* **Extract**:

---

After we finish the extractive summarization, we post the sentences to a paraphraser and rewriter that attempts to boost the natural language quality of the Tweets. To accomplish this, we use a T5-small model from PyTorch and the Huggingface transformer library.

We used an existing transformer model to fine-tune our task of Twitter rewriting. An important ingredient for transfer learning is the unlabeled data set that is used for pre-training. This helps to learn the encoding representation of data. For pre-training, the data set must be high quality, diverse, and large. Unfortunately, Wikipedia does not meet all of these requirements. The corpora is large and high quality but uniform in style. Another common data set is Common Crawl, where web pages have been scraped. This data set is large in scale and diverse but low in quality. As a result, the team that trained the original transformer created the Colossal Clean Crawled Corpus (C4), which is a cleaned version of the Common Crawl and two orders of magnitude larger than Wikipedia. This meets the quality, diversity, and scale data requirements. C4 is available through the TensorFlow data sets.

The original model can accept a sentence and rewrite it to a new sentence. We fine-tuned the small T5 model with only 150 labeled exemplars. For example, you can see a Tweet within the training sample along with the label. We collected 150 of these pairs and created our own fine-tuned paraphraser for the GRAMMYS.

The paraphraser application exposed a Swagger endpoint so that a sentence could be posted for paraphrasing. The service encapsulates spell checking and quality measures to return the top-ranked sentence from the set of expanded sentences and the original sentence.

Swagger interface
Figure 4. The swagger interface for text paraphrasing

Step 4: Sentence quality

Now that we have rewritten the Tweets into natural language candidates, we apply a quality pipeline. In the first step, we check for any spelling errors and correct them. Next, the clean text is applied to a surface form quality measure. The en_core_web_lg library from spaCy encodes our words. This helps us to get the token positions and tags about each word. We use the part of speech patterns within a sentence to determine the surface form quality. We apply a set of rules in the form of case-based reasoning to give us a foundational score. Next, we trained an XGBoost tree on patterns of speech sequences with quality labels of true or false. The tree was applied to the extracted parts of speech sequences to retrieve a machine learning score. We used a list of tags and parts of speech to discern the quality. We used 1,897 exemplars, of which 70% were train and 30% were test. We achieved an accuracy of approximately 80%.

---

* **Stored rows**:
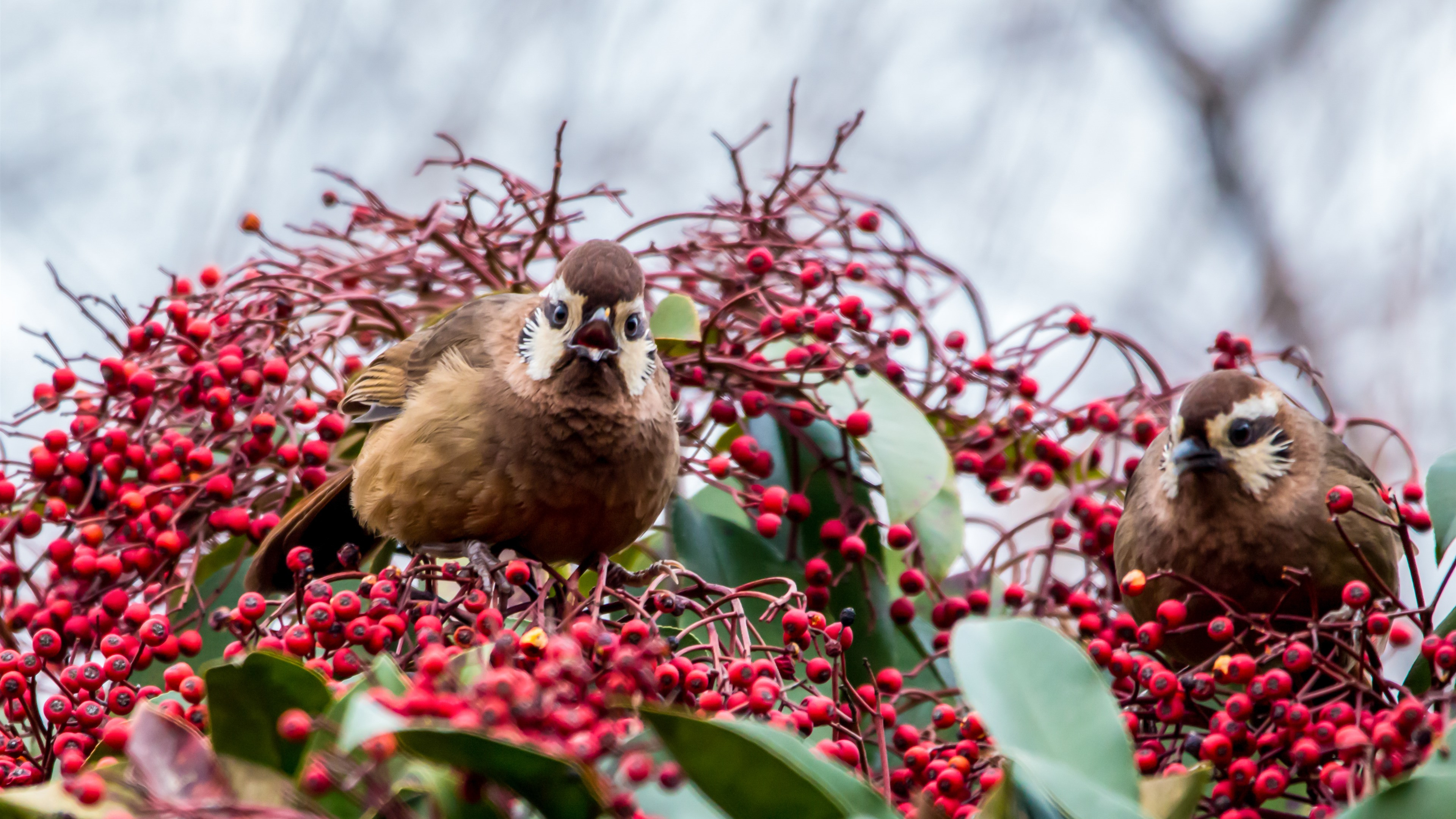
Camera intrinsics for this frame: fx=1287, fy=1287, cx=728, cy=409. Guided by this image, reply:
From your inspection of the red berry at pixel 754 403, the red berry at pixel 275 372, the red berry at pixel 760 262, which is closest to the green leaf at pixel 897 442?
the red berry at pixel 754 403

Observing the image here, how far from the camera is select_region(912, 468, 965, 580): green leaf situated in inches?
86.1

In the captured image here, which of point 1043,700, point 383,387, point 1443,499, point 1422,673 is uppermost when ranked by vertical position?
point 383,387

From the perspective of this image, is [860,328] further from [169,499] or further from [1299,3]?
[1299,3]

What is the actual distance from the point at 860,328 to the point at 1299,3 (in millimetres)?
7142

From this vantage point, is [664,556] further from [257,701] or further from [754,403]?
[257,701]

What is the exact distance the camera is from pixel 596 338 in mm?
2137

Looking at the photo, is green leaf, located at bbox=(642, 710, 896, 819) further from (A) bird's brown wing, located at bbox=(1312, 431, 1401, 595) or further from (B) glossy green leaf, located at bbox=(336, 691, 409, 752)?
(A) bird's brown wing, located at bbox=(1312, 431, 1401, 595)

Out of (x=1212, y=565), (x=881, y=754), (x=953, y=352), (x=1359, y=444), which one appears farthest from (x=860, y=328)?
(x=1359, y=444)

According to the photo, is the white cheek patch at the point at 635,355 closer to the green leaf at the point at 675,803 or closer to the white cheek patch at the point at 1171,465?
the white cheek patch at the point at 1171,465

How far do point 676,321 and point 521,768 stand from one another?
4.26 ft

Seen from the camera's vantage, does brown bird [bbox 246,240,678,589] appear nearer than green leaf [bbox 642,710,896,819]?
No

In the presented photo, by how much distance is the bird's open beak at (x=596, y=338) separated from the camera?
2123 mm

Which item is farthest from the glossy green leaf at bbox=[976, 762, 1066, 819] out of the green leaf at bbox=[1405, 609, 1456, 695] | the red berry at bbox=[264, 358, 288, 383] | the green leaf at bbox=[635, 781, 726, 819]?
the red berry at bbox=[264, 358, 288, 383]

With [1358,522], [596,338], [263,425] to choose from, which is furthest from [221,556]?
[1358,522]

---

* **Task requirements**:
A - List every data set that the extract discusses as a candidate for pre-training.
B - Print the extract verbatim from "The paraphraser application" to "the original sentence.".

* **The answers**:
A -
- Wikipedia
- Common Crawl
- Colossal Clean Crawled Corpus (C4)

B -
The paraphraser application exposed a Swagger endpoint so that a sentence could be posted for paraphrasing. The service encapsulates spell checking and quality measures to return the top-ranked sentence from the set of expanded sentences and the original sentence.